Amigos do Fingidor

quinta-feira, 25 de janeiro de 2018

Príncipes da igreja na medicina medieval


João Bosco Botelho


Os grandes teóricos do cristianismo, como Abelardo, em Paris, Bernard, em Chartre, e Tomás de Aquino, em Paris, iniciavam o processo de resgate doutrinário das obras de Platão e Aristóteles, ajustando-os aos preceitos cristãos, determinando novas leituras da ética cristã, que alcançaram a ética da Medicina.
– Pedro Abelardo, filósofo e teólogo escolástico, é considerado um dos príncipes intelectuais da igreja, como professor da iniciante Universidade de Paris, semente da futura Sorbonne, que funcionava junto à catedral de Notre Dame, na época, em construção. Esse notável sacerdote defendeu de forma enfática, junto aos seus alunos, filhos de burgueses abastados ou religiosos importantes, outras leituras bíblicas para amenizar alguns dogmas, frutos de equivocadas interpretações bíblicas. Entre as abordagens mais importantes, a leitura crítica da Bíblia, a luz da razão, acabou renovando a Escolástica na problemática da relação entre a fé e a razão.
– Bernardo de Chartres, se dedicou mais aos estudos dos neo-platônicos e Aristóteles, e, como Reitor da Escola de Chartres, reforçou a presença dos conceitos universais, a despeito da fé.
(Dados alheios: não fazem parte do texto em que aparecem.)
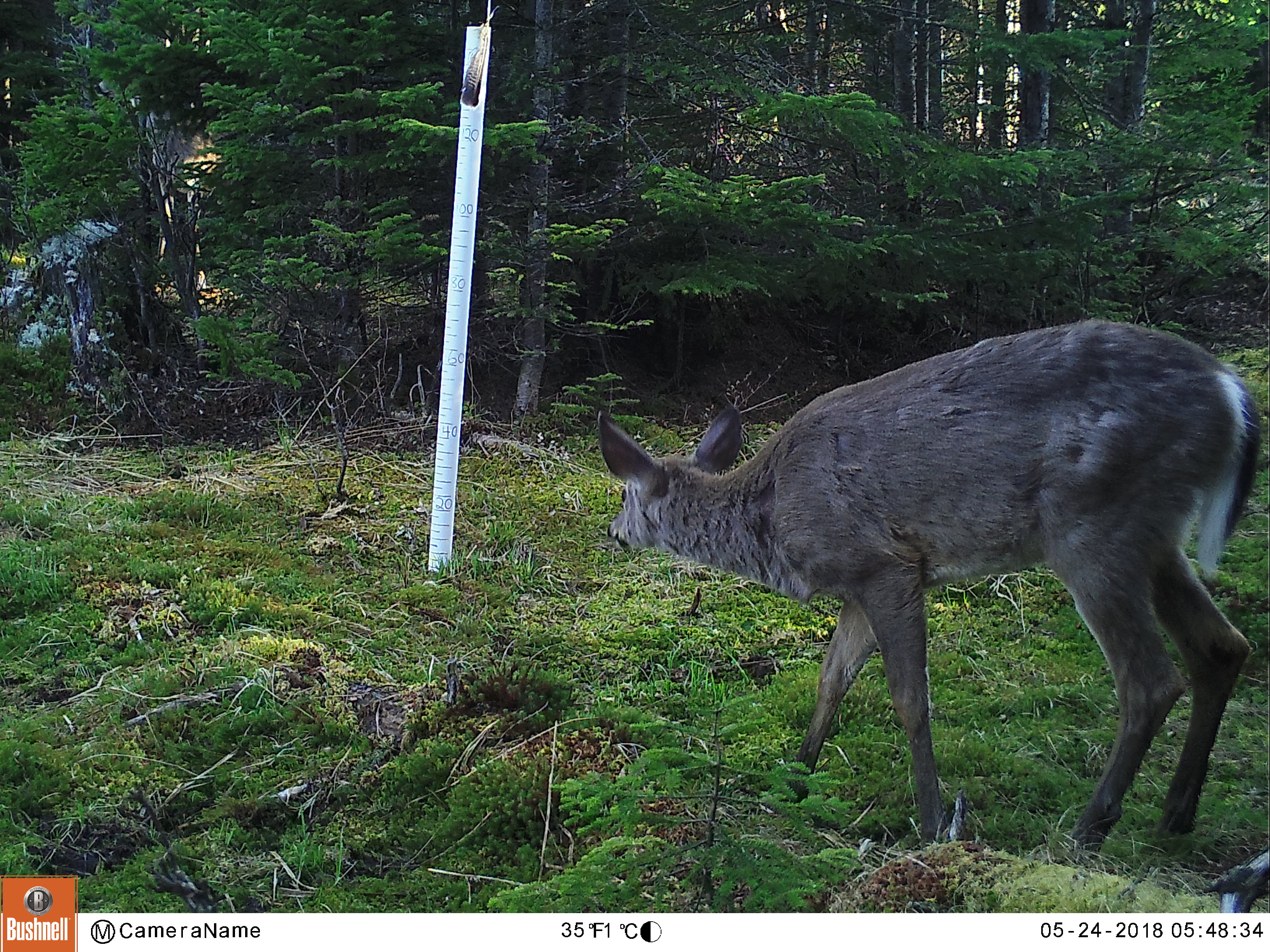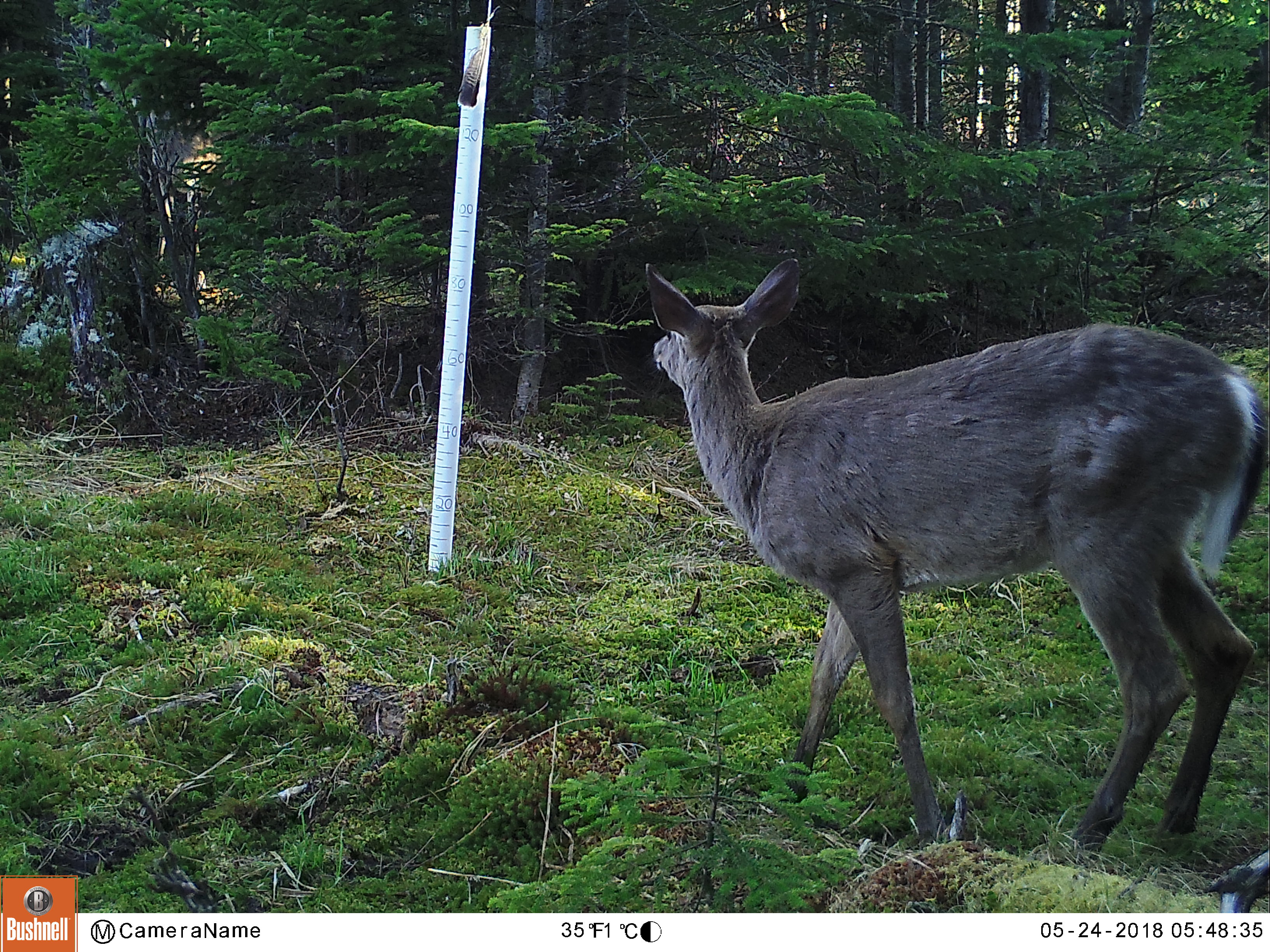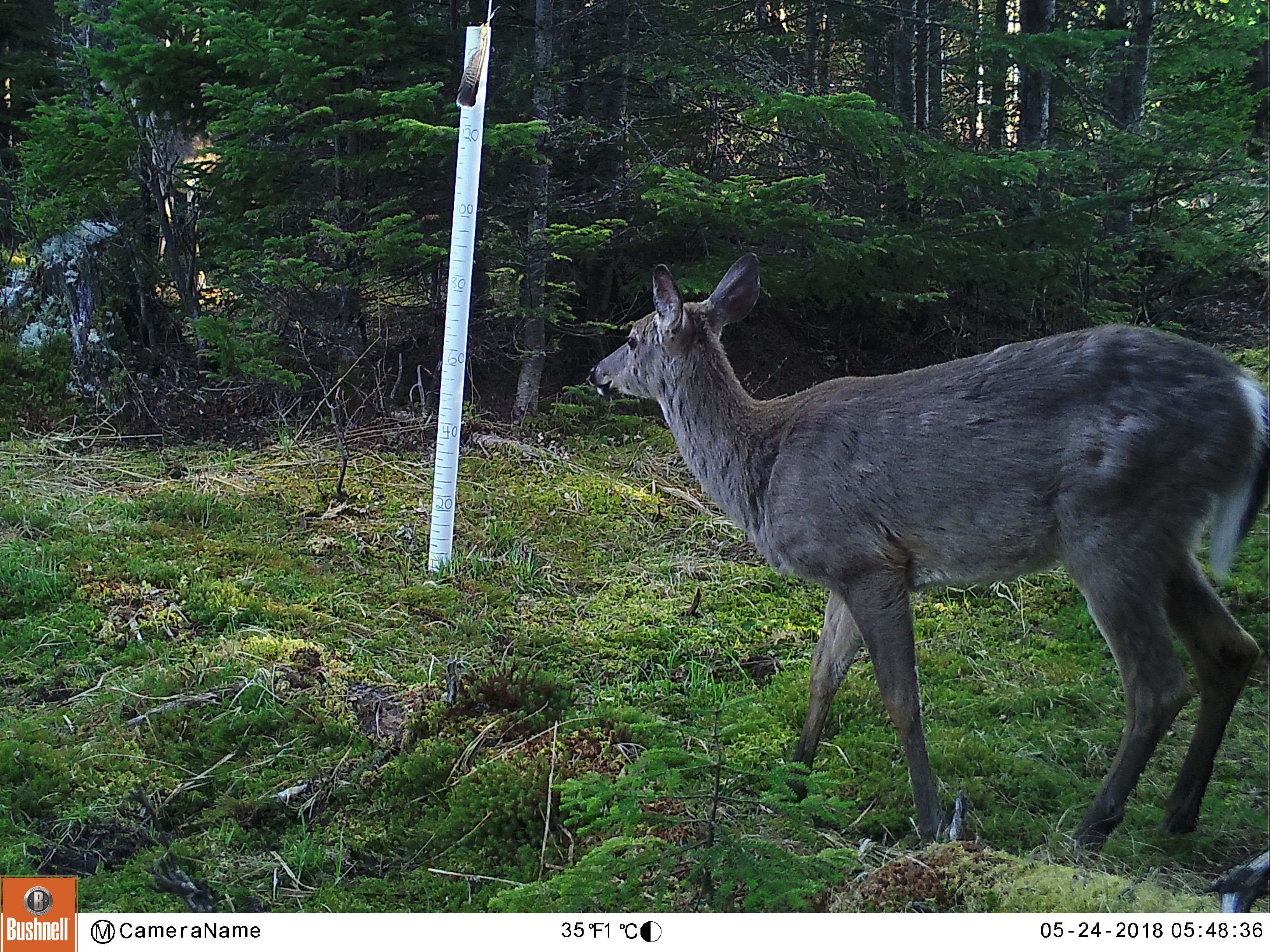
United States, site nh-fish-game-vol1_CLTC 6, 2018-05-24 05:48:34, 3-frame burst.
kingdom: Animalia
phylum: Chordata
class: Mammalia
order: Artiodactyla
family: Cervidae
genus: Odocoileus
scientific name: Odocoileus virginianus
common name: white-tailed deer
White-tailed deer (Odocoileus virginianus).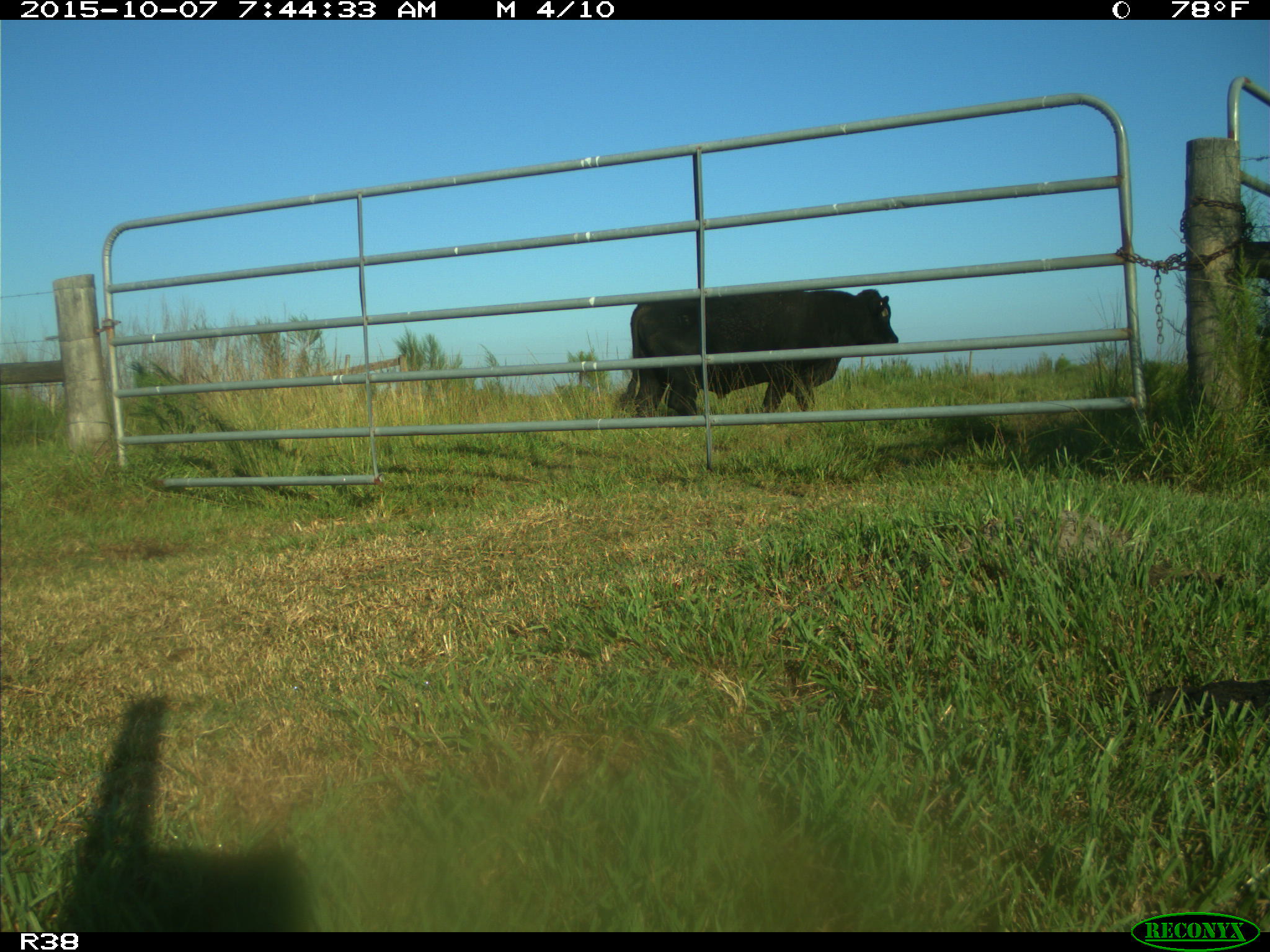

Por essa razão, o conjunto teórico que defendia se estruturou em três categorias da realidade: Deus, matéria e ideia. 
– Tomás de Aquino, filósofo e teólogo, também professor da Universidade de Paris, fundou a síntese do cristianismo sob a visão aristotélica, que originou novos rumos da Igreja, contendo uma Teologia firmada na revelação, e uma Filosofia baseada no exercício da razão humana, fundindo a fé e a razão no rumo de Deus, sempre defendendo não haver conflito entre fé e razão. 
 A partir da primeira metade do século 14, para alguns grupos sociais, houve melhores condições para construir outros patamares do poder eclesiástico com o objetivo de ajustar as práticas médicas às novas realidades, especialmente, comerciantes e cirurgiões-barbeiros mais esclarecidos, que desejavam melhores resultados das práticas médicas.
Jean Pitard, um dos mais conhecidos cirurgiões-barbeiros, com fácil trânsito com o poderoso arcebispado de Paris, fundou a Confraria dos Cirurgiões, sob a guarda de São Cosme e São Damião. Pela primeira vez, desde o desmonte das práticas médicas greco-romanas, alguns cirurgiões-barbeiros que aderiram à Confraria, introduzem normas éticas voltadas aos bons resultados, sem esquecer as marcas da caridade cristã. Ao manterem o claro vínculo com o poder eclesiástico, escolheram a sede próxima da catedral de Notre Dame, e vestiram roupas diferenciadas que os distinguiam dos que permaneceram contrários ao novo código ético das confrarias.
A laicização da caridade, reafirmando as diretrizes neo-testamentárias, compondo um Deus que perdoa, foi identificada na afirmação de François-René Chateaubriand: “A caridade, virtude absolutamente cristã e desconhecida dos antigos, nasceu com Jesus Cristo; é essa a virtude que distingue o homem dos outros mortais e foi o selo de renovação da natureza humana”.
As decisões do Concílio de Trento, entre 1545 e 1563, colocando a Igreja em sintonia com os Estados fortes, para superar o avanço das ideias luteranas, moldou as bases na caridade laicizada, como a unção dos enfermos e o reconhecimento de leigos na graça santificante.
A intensificação da caridade como instrumento de controle social conseguiu atenuar o brutal contraste entre os poucos com muito dinheiro e a maioria esmagadora sem nada. Dessa última parcela, constituíam os mendigos itinerantes, que assaltavam e matavam os que viajavam sem a proteção dos cavaleiros dos senhores feudais.
Nessa parcela da população se abateu os rigores da fome após os primeiros surtos da peste negra.